**TASK INSTRUCTIONS:**
Will you print the material below without altering a single character?

[Stored data entries]
※ ※ ※

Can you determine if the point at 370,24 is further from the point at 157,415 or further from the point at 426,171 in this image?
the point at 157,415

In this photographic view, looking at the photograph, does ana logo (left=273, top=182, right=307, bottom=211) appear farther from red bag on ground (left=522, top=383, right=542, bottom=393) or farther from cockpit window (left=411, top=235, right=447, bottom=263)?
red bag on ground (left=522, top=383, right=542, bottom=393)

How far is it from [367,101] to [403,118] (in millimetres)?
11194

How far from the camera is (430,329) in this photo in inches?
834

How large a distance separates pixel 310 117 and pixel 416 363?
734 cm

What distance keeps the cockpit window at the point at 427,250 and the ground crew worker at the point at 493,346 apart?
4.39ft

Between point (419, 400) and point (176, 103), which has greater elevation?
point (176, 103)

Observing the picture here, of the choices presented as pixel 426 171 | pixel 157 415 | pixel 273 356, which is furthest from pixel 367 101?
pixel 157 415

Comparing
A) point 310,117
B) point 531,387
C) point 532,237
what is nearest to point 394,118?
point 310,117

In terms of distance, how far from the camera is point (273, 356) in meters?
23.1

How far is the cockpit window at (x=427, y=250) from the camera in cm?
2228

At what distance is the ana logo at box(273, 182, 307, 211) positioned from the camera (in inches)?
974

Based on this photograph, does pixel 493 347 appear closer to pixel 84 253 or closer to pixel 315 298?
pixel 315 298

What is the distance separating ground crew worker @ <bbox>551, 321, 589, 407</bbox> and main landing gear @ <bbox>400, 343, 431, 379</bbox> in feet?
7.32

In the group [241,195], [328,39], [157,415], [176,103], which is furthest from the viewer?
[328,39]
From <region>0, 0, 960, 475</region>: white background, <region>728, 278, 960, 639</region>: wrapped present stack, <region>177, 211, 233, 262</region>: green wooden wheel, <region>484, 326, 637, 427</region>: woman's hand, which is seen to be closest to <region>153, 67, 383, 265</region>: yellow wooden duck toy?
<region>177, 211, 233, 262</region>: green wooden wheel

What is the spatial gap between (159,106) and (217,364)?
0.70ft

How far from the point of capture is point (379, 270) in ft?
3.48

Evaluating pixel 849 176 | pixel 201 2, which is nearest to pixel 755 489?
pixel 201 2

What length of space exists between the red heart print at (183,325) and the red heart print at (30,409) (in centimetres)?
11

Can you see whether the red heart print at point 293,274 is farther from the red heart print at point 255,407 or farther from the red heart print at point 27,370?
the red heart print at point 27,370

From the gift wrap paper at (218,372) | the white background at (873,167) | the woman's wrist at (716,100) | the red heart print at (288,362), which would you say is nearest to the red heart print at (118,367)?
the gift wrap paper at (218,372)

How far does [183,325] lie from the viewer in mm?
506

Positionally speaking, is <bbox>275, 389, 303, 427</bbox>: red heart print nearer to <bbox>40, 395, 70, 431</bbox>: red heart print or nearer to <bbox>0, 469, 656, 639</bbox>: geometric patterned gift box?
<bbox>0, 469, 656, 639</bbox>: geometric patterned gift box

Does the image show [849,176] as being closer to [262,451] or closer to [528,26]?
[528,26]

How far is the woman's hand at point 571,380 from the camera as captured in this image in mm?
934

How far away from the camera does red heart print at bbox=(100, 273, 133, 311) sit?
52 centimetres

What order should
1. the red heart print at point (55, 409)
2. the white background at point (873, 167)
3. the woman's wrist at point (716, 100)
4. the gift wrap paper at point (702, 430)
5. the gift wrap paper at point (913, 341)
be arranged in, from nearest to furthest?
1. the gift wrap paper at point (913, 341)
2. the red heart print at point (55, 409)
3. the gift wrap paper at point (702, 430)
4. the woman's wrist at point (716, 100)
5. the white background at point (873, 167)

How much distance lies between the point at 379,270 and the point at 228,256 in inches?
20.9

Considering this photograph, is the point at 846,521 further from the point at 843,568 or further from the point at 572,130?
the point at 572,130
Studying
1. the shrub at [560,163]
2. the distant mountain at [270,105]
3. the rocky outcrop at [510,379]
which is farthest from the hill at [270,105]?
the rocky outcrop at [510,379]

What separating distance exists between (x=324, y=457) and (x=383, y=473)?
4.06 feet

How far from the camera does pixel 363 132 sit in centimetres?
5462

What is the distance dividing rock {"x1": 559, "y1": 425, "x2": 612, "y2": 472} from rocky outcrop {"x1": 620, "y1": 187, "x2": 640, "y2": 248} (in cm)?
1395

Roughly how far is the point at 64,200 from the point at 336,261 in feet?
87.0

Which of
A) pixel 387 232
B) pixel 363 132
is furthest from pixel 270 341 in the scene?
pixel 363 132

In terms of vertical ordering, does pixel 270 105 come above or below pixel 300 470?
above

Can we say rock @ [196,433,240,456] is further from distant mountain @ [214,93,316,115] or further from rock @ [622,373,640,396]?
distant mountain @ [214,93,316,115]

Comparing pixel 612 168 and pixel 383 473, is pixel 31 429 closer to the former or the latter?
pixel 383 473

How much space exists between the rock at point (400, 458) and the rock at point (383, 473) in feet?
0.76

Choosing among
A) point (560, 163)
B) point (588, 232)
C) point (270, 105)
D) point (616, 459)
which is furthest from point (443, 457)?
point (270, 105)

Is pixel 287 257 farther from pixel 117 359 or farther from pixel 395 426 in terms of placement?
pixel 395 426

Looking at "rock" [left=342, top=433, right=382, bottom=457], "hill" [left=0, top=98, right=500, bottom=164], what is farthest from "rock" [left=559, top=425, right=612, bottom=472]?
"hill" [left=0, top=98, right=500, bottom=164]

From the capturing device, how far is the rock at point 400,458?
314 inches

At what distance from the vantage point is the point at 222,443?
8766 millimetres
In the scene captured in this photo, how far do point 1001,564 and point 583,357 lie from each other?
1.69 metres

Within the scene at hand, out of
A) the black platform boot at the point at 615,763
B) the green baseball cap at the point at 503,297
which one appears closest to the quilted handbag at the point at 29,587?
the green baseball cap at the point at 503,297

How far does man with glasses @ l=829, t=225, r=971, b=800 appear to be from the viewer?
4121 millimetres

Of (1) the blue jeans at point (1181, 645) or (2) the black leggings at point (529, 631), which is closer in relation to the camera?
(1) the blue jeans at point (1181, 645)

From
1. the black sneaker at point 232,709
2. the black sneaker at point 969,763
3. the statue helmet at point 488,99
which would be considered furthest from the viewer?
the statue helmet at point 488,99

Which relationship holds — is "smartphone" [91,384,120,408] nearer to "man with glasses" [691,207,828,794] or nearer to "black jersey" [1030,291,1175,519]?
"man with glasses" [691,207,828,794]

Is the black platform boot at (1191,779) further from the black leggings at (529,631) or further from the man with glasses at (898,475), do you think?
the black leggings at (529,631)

※ ※ ※

**CORRECT RESULT:**
Can you determine if the point at 370,24 is further from the point at 157,415 or further from the point at 426,171 in this image?
the point at 157,415

In this photographic view, looking at the photograph, does ana logo (left=273, top=182, right=307, bottom=211) appear farther from red bag on ground (left=522, top=383, right=542, bottom=393) or farther from cockpit window (left=411, top=235, right=447, bottom=263)?
red bag on ground (left=522, top=383, right=542, bottom=393)

How far is it from [367,101] to [403,118] (in millimetres)?
11194

How far from the camera is (430,329) in this photo in inches?
834

How large a distance separates pixel 310 117 and pixel 416 363?
734 cm

What distance keeps the cockpit window at the point at 427,250 and the ground crew worker at the point at 493,346 apart?
4.39ft

Between point (419, 400) and point (176, 103), which has greater elevation?
point (176, 103)

Observing the picture here, of the choices presented as pixel 426 171 | pixel 157 415 | pixel 273 356, which is furthest from pixel 367 101?
pixel 157 415

Comparing
A) point 310,117
B) point 531,387
C) point 532,237
what is nearest to point 394,118?
point 310,117

In terms of distance, how far from the camera is point (273, 356) in meters?
23.1

How far is the cockpit window at (x=427, y=250) from the camera in cm?
2228

At what distance is the ana logo at box(273, 182, 307, 211) positioned from the camera (in inches)?
974

Based on this photograph, does pixel 493 347 appear closer to pixel 84 253 or closer to pixel 315 298?
pixel 315 298

What is the distance separating ground crew worker @ <bbox>551, 321, 589, 407</bbox> and main landing gear @ <bbox>400, 343, 431, 379</bbox> in feet?
7.32

In the group [241,195], [328,39], [157,415], [176,103], which is furthest from the viewer?
[328,39]
From <region>0, 0, 960, 475</region>: white background, <region>728, 278, 960, 639</region>: wrapped present stack, <region>177, 211, 233, 262</region>: green wooden wheel, <region>484, 326, 637, 427</region>: woman's hand, which is seen to be closest to <region>153, 67, 383, 265</region>: yellow wooden duck toy?
<region>177, 211, 233, 262</region>: green wooden wheel

What is the spatial gap between (159,106) and (217,364)?
0.70ft

How far from the point of capture is point (379, 270) in ft?
3.48

Evaluating pixel 849 176 | pixel 201 2, which is nearest to pixel 755 489?
pixel 201 2

What length of space exists between the red heart print at (183,325) and the red heart print at (30,409) (in centimetres)?
11

Can you see whether the red heart print at point 293,274 is farther from the red heart print at point 255,407 or farther from the red heart print at point 27,370?
the red heart print at point 27,370

From the gift wrap paper at (218,372) | the white background at (873,167) | the woman's wrist at (716,100) | the red heart print at (288,362), which would you say is nearest to the red heart print at (118,367)?
the gift wrap paper at (218,372)

How far does [183,325] lie from the viewer in mm?
506

Positionally speaking, is <bbox>275, 389, 303, 427</bbox>: red heart print nearer to <bbox>40, 395, 70, 431</bbox>: red heart print or nearer to <bbox>0, 469, 656, 639</bbox>: geometric patterned gift box?
<bbox>0, 469, 656, 639</bbox>: geometric patterned gift box

Does the image show [849,176] as being closer to [262,451] or closer to [528,26]?
[528,26]

How far is the woman's hand at point 571,380 from the camera as captured in this image in mm?
934

How far away from the camera does red heart print at bbox=(100, 273, 133, 311) sit?
52 centimetres

What order should
1. the red heart print at point (55, 409)
2. the white background at point (873, 167)
3. the woman's wrist at point (716, 100)
4. the gift wrap paper at point (702, 430)
5. the gift wrap paper at point (913, 341)
be arranged in, from nearest to furthest?
1. the gift wrap paper at point (913, 341)
2. the red heart print at point (55, 409)
3. the gift wrap paper at point (702, 430)
4. the woman's wrist at point (716, 100)
5. the white background at point (873, 167)

How much distance lies between the point at 379,270 and the point at 228,256 in inches?
20.9

Considering this photograph, is the point at 846,521 further from the point at 843,568 or further from the point at 572,130?
the point at 572,130
Studying
1. the shrub at [560,163]
2. the distant mountain at [270,105]
3. the rocky outcrop at [510,379]
which is farthest from the hill at [270,105]?
the rocky outcrop at [510,379]

What separating distance exists between (x=324, y=457) and (x=383, y=473)?
4.06 feet

How far from the camera does pixel 363 132 sit in centimetres?
5462

What is the distance dividing rock {"x1": 559, "y1": 425, "x2": 612, "y2": 472} from rocky outcrop {"x1": 620, "y1": 187, "x2": 640, "y2": 248} (in cm)?
1395

Roughly how far is the point at 64,200 from the point at 336,261 in feet?
87.0

Which of
A) pixel 387 232
B) pixel 363 132
is furthest from pixel 270 341 in the scene?
pixel 363 132

In terms of vertical ordering, does pixel 270 105 come above or below pixel 300 470?
above

Can we say rock @ [196,433,240,456] is further from distant mountain @ [214,93,316,115] or further from rock @ [622,373,640,396]?
distant mountain @ [214,93,316,115]

Comparing pixel 612 168 and pixel 383 473, is pixel 31 429 closer to the former or the latter?
pixel 383 473

How much space exists between the rock at point (400, 458) and the rock at point (383, 473) in feet?
0.76

Choosing among
A) point (560, 163)
B) point (588, 232)
C) point (270, 105)
D) point (616, 459)
which is furthest from point (443, 457)?
point (270, 105)

Is pixel 287 257 farther from pixel 117 359 or farther from pixel 395 426 in terms of placement?
pixel 395 426

Looking at "rock" [left=342, top=433, right=382, bottom=457], "hill" [left=0, top=98, right=500, bottom=164], what is farthest from "rock" [left=559, top=425, right=612, bottom=472]?
"hill" [left=0, top=98, right=500, bottom=164]

From the capturing device, how far is the rock at point 400,458?
314 inches

At what distance from the vantage point is the point at 222,443?
8766 millimetres
In the scene captured in this photo, how far do point 1001,564 and point 583,357 lie from each other?
1.69 metres

Within the scene at hand, out of
A) the black platform boot at the point at 615,763
B) the green baseball cap at the point at 503,297
which one appears closest to the quilted handbag at the point at 29,587?
the green baseball cap at the point at 503,297

How far does man with glasses @ l=829, t=225, r=971, b=800 appear to be from the viewer?
4121 millimetres

Of (1) the blue jeans at point (1181, 645) or (2) the black leggings at point (529, 631), which is closer in relation to the camera?
(1) the blue jeans at point (1181, 645)

From
1. the black sneaker at point 232,709
2. the black sneaker at point 969,763
3. the statue helmet at point 488,99
which would be considered furthest from the viewer?
the statue helmet at point 488,99

Which relationship holds — is "smartphone" [91,384,120,408] nearer to "man with glasses" [691,207,828,794] or nearer to "black jersey" [1030,291,1175,519]?
"man with glasses" [691,207,828,794]

Is the black platform boot at (1191,779) further from the black leggings at (529,631) or further from the man with glasses at (898,475), do you think?
the black leggings at (529,631)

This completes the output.